ENTRIES PROVIDED
==============================

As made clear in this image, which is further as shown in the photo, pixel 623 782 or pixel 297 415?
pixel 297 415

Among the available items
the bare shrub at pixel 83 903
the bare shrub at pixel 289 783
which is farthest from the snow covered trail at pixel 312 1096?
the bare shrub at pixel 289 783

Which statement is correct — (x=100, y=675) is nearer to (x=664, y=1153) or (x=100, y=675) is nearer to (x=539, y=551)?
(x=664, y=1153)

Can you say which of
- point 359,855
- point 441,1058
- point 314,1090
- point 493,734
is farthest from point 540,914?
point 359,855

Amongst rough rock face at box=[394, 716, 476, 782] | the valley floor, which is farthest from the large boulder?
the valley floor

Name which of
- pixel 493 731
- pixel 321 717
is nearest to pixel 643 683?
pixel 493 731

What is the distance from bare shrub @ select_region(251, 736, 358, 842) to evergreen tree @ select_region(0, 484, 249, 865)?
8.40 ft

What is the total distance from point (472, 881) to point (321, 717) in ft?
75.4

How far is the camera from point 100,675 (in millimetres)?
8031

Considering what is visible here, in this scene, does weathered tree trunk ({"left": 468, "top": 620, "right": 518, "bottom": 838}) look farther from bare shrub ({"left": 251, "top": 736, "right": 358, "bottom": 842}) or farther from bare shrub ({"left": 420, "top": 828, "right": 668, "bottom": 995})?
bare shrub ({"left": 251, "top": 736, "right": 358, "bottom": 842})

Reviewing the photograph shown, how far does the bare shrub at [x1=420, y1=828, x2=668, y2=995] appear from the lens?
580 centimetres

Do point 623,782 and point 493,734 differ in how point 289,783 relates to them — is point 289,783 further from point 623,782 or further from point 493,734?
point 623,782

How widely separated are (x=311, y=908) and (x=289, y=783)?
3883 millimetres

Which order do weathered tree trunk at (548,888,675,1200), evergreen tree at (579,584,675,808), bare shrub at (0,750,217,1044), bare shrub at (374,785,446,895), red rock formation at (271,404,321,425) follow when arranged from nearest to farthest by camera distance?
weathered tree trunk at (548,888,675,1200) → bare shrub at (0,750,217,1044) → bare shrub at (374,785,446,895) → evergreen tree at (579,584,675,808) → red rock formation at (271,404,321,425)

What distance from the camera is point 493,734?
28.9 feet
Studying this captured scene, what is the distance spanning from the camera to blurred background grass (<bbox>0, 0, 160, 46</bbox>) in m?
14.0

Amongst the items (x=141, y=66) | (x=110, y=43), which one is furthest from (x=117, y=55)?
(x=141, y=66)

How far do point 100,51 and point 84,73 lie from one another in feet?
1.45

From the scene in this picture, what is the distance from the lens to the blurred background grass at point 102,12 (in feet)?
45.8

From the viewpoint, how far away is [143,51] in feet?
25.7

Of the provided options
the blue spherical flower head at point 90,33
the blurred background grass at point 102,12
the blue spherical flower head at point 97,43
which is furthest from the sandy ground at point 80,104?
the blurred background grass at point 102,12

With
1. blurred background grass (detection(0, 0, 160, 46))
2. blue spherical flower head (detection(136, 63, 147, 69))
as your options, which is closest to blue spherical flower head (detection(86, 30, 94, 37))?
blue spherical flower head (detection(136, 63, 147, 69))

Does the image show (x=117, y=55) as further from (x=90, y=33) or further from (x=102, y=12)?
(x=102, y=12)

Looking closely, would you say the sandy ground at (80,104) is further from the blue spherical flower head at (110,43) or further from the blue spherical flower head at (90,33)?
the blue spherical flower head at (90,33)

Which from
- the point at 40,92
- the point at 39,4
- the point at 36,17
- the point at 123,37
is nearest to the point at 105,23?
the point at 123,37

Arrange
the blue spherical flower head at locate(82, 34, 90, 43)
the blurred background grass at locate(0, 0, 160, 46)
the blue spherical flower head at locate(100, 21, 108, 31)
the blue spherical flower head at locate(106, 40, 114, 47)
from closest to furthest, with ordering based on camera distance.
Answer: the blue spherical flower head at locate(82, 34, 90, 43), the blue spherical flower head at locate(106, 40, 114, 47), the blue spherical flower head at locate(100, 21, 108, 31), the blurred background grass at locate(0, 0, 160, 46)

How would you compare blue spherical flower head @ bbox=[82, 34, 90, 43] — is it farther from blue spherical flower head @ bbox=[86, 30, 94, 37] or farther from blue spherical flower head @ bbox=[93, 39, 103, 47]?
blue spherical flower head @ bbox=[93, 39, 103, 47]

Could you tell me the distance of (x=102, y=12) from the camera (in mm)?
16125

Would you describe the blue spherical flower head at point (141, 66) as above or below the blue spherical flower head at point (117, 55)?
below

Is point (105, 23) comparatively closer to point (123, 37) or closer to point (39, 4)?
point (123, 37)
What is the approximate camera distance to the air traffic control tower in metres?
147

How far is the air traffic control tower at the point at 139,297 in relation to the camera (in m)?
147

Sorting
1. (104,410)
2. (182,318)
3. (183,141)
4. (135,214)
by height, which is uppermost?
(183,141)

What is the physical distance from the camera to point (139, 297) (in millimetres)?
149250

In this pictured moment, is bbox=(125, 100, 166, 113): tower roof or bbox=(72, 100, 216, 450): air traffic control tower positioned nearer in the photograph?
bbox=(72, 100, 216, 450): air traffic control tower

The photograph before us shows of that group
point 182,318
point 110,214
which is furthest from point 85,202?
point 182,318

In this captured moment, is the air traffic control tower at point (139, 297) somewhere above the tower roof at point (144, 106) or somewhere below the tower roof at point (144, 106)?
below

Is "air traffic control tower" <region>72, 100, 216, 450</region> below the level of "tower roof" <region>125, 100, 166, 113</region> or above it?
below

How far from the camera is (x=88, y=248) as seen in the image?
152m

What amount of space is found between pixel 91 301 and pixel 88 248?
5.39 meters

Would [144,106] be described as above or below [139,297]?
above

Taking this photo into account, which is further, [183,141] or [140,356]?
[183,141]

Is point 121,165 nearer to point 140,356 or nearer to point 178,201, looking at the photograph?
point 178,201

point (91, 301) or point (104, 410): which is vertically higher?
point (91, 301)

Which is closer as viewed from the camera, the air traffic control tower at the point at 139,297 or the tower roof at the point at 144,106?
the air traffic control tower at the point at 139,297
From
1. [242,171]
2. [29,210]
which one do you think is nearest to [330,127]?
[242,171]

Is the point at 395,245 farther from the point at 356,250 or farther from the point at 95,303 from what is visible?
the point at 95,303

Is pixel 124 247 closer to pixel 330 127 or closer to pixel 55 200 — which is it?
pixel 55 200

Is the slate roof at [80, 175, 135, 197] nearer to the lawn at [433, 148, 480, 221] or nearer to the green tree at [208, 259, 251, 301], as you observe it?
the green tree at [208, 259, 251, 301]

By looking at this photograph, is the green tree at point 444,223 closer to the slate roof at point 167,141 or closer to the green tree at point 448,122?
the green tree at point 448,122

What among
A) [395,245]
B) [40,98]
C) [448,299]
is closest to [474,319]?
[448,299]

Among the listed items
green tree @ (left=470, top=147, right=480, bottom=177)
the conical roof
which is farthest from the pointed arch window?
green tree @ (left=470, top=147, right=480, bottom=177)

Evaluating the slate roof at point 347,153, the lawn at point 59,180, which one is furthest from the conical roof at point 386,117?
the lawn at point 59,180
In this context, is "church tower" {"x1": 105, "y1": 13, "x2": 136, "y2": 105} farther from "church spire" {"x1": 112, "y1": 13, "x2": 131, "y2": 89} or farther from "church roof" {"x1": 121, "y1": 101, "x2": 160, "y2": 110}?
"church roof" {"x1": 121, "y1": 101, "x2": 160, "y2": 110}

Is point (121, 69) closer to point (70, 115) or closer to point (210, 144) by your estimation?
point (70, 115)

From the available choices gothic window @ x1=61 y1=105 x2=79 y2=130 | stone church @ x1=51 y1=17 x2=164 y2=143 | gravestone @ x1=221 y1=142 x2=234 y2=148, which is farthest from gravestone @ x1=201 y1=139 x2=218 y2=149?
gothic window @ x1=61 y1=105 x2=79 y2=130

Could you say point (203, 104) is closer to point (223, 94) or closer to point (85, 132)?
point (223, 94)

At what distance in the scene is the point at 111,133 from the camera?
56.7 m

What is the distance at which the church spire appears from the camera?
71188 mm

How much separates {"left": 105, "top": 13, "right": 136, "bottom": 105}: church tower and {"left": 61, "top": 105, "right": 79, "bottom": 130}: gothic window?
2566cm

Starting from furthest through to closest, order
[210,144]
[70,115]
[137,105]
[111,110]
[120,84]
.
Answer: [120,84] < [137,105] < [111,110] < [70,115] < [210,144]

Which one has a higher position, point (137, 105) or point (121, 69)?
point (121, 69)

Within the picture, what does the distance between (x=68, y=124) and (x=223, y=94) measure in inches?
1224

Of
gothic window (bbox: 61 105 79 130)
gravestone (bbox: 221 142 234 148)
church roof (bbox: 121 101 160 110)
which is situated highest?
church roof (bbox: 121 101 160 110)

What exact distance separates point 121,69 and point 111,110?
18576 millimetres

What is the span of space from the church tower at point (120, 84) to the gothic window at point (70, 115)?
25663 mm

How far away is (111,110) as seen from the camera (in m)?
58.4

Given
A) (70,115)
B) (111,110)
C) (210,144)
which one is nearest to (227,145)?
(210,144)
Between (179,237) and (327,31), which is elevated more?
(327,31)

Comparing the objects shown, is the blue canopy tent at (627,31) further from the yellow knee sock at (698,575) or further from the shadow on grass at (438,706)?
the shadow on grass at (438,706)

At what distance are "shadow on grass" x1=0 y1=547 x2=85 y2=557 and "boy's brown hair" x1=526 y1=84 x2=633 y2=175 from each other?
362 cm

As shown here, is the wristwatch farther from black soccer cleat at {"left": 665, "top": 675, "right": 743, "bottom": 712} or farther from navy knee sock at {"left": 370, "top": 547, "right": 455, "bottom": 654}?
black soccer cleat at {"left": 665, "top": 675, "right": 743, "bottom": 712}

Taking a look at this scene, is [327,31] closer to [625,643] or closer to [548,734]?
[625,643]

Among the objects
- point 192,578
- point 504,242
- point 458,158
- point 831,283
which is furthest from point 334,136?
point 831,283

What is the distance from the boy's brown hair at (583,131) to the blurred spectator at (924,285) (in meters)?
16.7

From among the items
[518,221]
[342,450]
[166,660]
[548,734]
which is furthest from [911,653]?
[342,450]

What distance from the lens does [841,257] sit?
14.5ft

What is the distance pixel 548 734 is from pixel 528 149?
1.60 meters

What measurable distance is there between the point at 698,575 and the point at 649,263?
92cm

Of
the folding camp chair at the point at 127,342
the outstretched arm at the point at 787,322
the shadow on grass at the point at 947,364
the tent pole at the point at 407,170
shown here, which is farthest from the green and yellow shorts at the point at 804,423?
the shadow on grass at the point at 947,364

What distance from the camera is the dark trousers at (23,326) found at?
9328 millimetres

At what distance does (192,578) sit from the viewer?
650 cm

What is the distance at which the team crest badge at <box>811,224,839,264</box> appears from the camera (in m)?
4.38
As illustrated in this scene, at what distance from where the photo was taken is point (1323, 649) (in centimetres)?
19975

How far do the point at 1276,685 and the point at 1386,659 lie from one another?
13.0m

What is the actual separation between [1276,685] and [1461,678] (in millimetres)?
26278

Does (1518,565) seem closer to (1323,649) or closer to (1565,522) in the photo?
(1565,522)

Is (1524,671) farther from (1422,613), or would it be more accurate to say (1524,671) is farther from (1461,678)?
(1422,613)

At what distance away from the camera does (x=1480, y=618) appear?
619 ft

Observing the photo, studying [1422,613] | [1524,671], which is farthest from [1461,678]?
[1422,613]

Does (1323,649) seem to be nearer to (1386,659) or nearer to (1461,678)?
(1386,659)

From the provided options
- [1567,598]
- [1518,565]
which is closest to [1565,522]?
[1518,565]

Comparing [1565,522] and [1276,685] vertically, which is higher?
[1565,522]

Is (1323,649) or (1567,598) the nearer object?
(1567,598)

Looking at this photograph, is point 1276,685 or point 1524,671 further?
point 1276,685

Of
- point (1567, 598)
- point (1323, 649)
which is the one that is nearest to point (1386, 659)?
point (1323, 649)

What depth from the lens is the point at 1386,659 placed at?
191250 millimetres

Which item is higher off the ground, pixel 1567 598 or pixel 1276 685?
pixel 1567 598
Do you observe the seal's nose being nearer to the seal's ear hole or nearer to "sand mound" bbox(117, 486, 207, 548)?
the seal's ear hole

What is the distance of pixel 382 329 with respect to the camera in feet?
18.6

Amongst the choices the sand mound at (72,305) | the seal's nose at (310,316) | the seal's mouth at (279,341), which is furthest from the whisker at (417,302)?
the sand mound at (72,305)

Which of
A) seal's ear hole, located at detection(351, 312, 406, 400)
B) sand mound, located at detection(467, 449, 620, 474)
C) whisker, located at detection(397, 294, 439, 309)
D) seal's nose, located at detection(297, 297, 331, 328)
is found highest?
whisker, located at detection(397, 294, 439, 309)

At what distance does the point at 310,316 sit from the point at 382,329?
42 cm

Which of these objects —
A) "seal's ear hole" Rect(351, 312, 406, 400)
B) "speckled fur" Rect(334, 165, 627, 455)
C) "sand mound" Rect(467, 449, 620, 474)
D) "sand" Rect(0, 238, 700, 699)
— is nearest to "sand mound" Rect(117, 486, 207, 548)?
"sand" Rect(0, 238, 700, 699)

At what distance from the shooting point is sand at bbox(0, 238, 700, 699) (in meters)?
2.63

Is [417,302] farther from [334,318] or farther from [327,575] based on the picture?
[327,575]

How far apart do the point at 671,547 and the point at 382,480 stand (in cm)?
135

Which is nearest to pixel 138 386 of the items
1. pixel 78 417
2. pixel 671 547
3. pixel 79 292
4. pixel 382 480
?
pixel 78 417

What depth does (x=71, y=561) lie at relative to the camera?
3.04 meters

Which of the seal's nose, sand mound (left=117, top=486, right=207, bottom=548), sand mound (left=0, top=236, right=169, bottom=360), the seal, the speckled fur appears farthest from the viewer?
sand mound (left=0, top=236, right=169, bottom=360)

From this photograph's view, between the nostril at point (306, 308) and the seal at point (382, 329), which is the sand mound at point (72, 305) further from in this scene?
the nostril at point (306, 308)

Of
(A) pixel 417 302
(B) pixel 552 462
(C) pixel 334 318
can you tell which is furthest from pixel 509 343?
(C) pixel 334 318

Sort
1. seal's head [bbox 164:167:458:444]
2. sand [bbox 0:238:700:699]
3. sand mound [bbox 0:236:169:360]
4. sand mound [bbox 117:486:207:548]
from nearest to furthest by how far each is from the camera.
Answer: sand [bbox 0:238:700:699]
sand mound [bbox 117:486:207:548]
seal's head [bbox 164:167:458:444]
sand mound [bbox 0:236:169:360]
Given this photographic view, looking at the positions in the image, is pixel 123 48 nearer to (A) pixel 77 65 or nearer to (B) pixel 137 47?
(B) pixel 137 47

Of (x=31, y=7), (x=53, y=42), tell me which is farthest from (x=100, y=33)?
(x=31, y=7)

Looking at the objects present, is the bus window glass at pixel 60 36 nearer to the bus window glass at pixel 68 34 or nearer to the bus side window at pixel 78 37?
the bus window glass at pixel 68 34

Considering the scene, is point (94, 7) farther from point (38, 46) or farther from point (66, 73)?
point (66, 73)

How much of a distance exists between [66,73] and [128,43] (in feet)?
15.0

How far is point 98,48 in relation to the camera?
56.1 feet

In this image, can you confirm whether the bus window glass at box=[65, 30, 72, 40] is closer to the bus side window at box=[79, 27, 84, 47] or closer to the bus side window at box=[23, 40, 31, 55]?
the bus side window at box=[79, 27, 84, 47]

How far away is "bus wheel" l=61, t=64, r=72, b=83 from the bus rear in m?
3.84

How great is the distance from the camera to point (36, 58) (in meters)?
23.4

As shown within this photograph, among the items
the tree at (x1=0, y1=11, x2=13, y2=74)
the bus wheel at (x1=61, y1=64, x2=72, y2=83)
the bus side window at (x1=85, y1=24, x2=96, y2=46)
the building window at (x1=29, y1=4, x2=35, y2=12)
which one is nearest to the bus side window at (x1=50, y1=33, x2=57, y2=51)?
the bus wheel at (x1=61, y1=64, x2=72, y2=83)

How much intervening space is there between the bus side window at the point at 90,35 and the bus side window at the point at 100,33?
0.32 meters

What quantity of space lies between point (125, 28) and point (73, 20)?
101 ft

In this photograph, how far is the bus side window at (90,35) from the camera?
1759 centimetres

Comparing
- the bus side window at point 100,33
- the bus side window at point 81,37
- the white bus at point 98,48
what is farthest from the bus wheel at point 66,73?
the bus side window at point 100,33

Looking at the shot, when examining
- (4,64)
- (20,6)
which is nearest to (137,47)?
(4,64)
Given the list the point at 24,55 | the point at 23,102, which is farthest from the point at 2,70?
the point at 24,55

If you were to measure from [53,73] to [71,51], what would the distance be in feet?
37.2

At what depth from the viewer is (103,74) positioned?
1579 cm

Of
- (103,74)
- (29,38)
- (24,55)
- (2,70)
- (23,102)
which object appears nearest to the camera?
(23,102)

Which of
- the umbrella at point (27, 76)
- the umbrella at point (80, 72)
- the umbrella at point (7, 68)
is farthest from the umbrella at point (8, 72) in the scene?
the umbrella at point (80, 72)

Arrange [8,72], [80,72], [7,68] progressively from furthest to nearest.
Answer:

==============================

WHAT IS REQUIRED
Copy out the records from the line containing "How far away is (111,110)" through the line containing "1.60 meters", both included, with every character unchanged.

EXERCISE OUTPUT
How far away is (111,110) as seen from the camera (in m)?
58.4

Given
A) (70,115)
B) (111,110)
C) (210,144)
which one is nearest to (227,145)?
(210,144)
Between (179,237) and (327,31), which is elevated more?
(327,31)

Comparing the objects shown, is the blue canopy tent at (627,31) further from the yellow knee sock at (698,575) or further from the shadow on grass at (438,706)?
the shadow on grass at (438,706)

At what distance are "shadow on grass" x1=0 y1=547 x2=85 y2=557 and "boy's brown hair" x1=526 y1=84 x2=633 y2=175 from each other?
362 cm

As shown here, is the wristwatch farther from black soccer cleat at {"left": 665, "top": 675, "right": 743, "bottom": 712} or farther from navy knee sock at {"left": 370, "top": 547, "right": 455, "bottom": 654}?
black soccer cleat at {"left": 665, "top": 675, "right": 743, "bottom": 712}

Taking a look at this scene, is [327,31] closer to [625,643] or closer to [548,734]?
[625,643]

Among the objects
- point 192,578
- point 504,242
- point 458,158
- point 831,283
which is furthest from point 334,136?
point 831,283

What is the distance from the boy's brown hair at (583,131) to the blurred spectator at (924,285) (in meters)?
16.7

From among the items
[518,221]
[342,450]
[166,660]
[548,734]
which is furthest from [911,653]?
[342,450]

What distance from the lens does [841,257] sit?
14.5ft

What is the distance pixel 548 734 is from pixel 528 149?
1.60 meters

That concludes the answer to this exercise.